• [PROBLÈME POSÉ 1]
Dans le texte sur le développement durable, relevez toutes les tendances lourdes que les études prospectives signalent pour la France.
• [PROBLÈME POSÉ 2]
Recopiez mot pour mot le passage du texte sur le développement durable qui va de « Un renouveau de » à « des orientations préconisées. ».
───── TEXTE À LIRE
Le développement durable et les métiers de l’Équipement
L’idée nouvelle de développement durable interpelle les services des ministères chargés de l’équipement, des transports, du logement1 dans leurs principaux domaines d’activité, car ils travaillent sur l’espace et pour le long terme, et leurs productions physiques ou réglementaires influent sur les modes de vie comme sur le cadre de vie.
L’idée n’est à vrai dire pas si nouvelle2, puisqu’elle est déjà inscrite dans la loi : loi du 2 février 1995 relative au renforcement de la protection de l’environnement, loi du 4 février 1995 d’orientation pour l’aménagement et le développement du territoire. Il était donc temps que le ministère de l’Équipement s’interroge sur sa signification et ses conséquences pour son action immédiate ou prochaine.
Tel a été l’objet du rapport du Conseil général des ponts et chaussées, Le développement durable et les métiers de l’Équipement, établi en 1995 par un groupe de travail animé par J.-P. LACAZE (49).
Je pense utile de présenter les grandes lignes de ce rapport avant d’en développer, en l’actualisant, le chapitre transports, qui nous amène au thème de ce numéro spécial, puis d’indiquer les suites présentes et futur
1 – Le développement durable et les métiers de l’Équipement en général
C’est évidemment l’acception large du contenu du développement durable qui a été retenue, telle qu’explicitée par la conférence des Nations Unies sur l’environnement et le développement tenue à Rio de Janeiro en juin 1992 : un développement qui répond aux besoins du présent sans compromettre la capacité des générations futures à répondre aux leurs ; ce qui implique d’assurer à la fois le développement économique, l’équilibre social, et la préservation de l’environnement et des ressources naturelles.
Des études prospectives mettent en évidence pour la France quelques tendances lourdes qui ne mènent pas spontanément à un type de développement durable, notamment :
- développement des zones suburbaines ;
- croissance générale de la mobilité mécanisée, avec croissance de la consommation des énergies fossiles et de la production de CO2 ;
- inégalités régionales croissantes, phénomène de métropolisation ;
- risque d’une société à deux vitesses.
Cependant, les épisodes aigus de pollution urbaine, la concurrence pour l’utilisation du sol dans les zones soumises à forte pression, le « mitage » (occupation non maîtrisée) et la segmentation des espaces encore peu aménagés, la ségrégation urbaine ne relèvent pas de la prospective mais de l’actualité. Il est donc urgent de réagir. C’est pourquoi le rapport propose aux services et aux directions du ministère des orientations nouvelles ou une inflexion des orientations actuelles.
Un renouveau de la planification territoriale « à la française » paraît constituer un point d’appui indispensable, avec une nouvelle articulation à trouver entre l’État et les collectivités territoriales.
Une vision patrimoniale du logement (au sens patrimoine de la nation), tant à l’égard de la construction neuve que de l’entretien et de l’occupation du parc existant, est une autre des orientations préconisées.
──────────
───── EXTRAIT DE DONNÉES
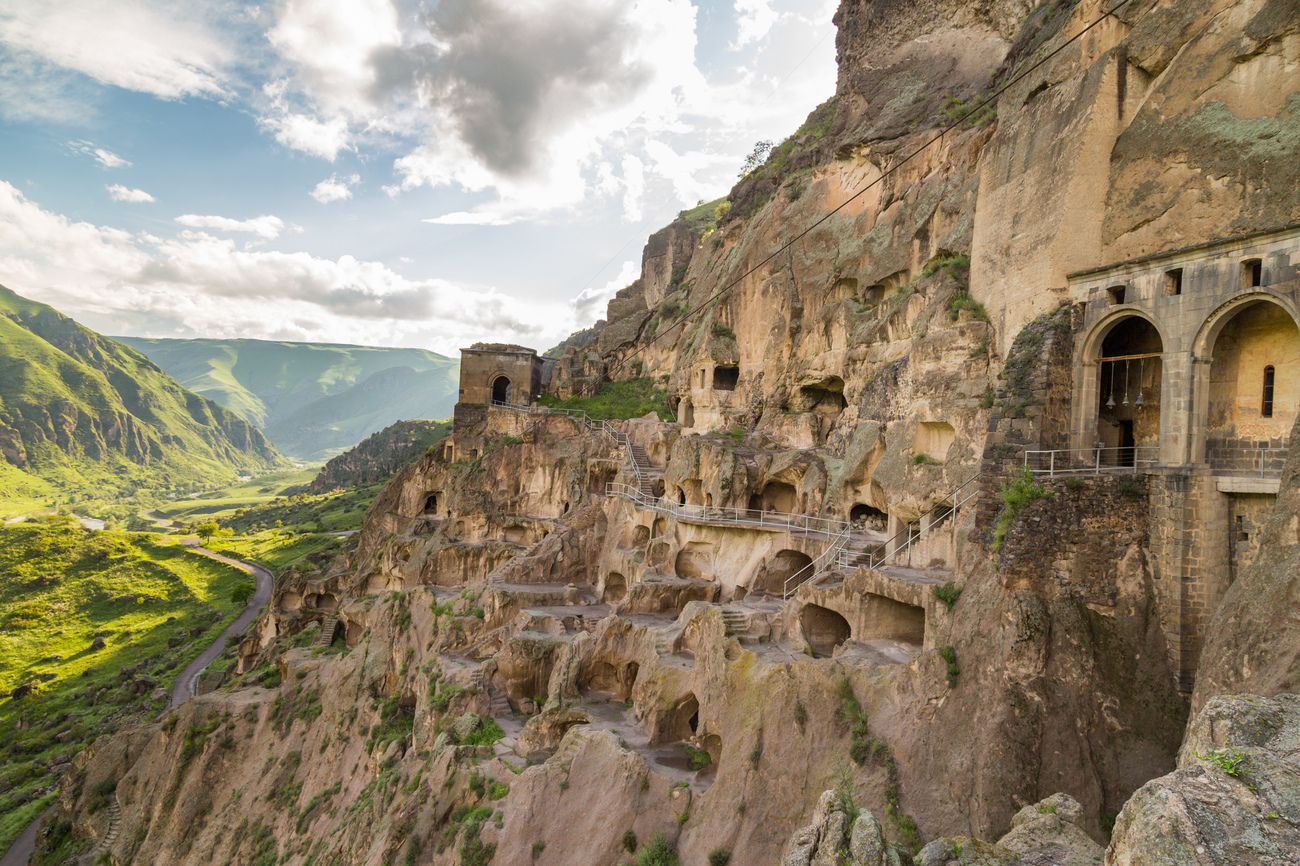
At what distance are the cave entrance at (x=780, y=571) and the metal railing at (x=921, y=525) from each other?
8.72 feet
──────────
• [RÉPONSE RÉDIGÉE 1]
- développement des zones suburbaines
- croissance générale de la mobilité mécanisée, avec croissance de la consommation des énergies fossiles et de la production de CO2
- inégalités régionales croissantes, phénomène de métropolisation
- risque d'une société à deux vitesses

• [RÉPONSE RÉDIGÉE 2]
Un renouveau de la planification territoriale « à la française » paraît constituer un point d’appui indispensable, avec une nouvelle articulation à trouver entre l’État et les collectivités territoriales.
Une vision patrimoniale du logement (au sens patrimoine de la nation), tant à l’égard de la construction neuve que de l’entretien et de l’occupation du parc existant, est une autre des orientations préconisées.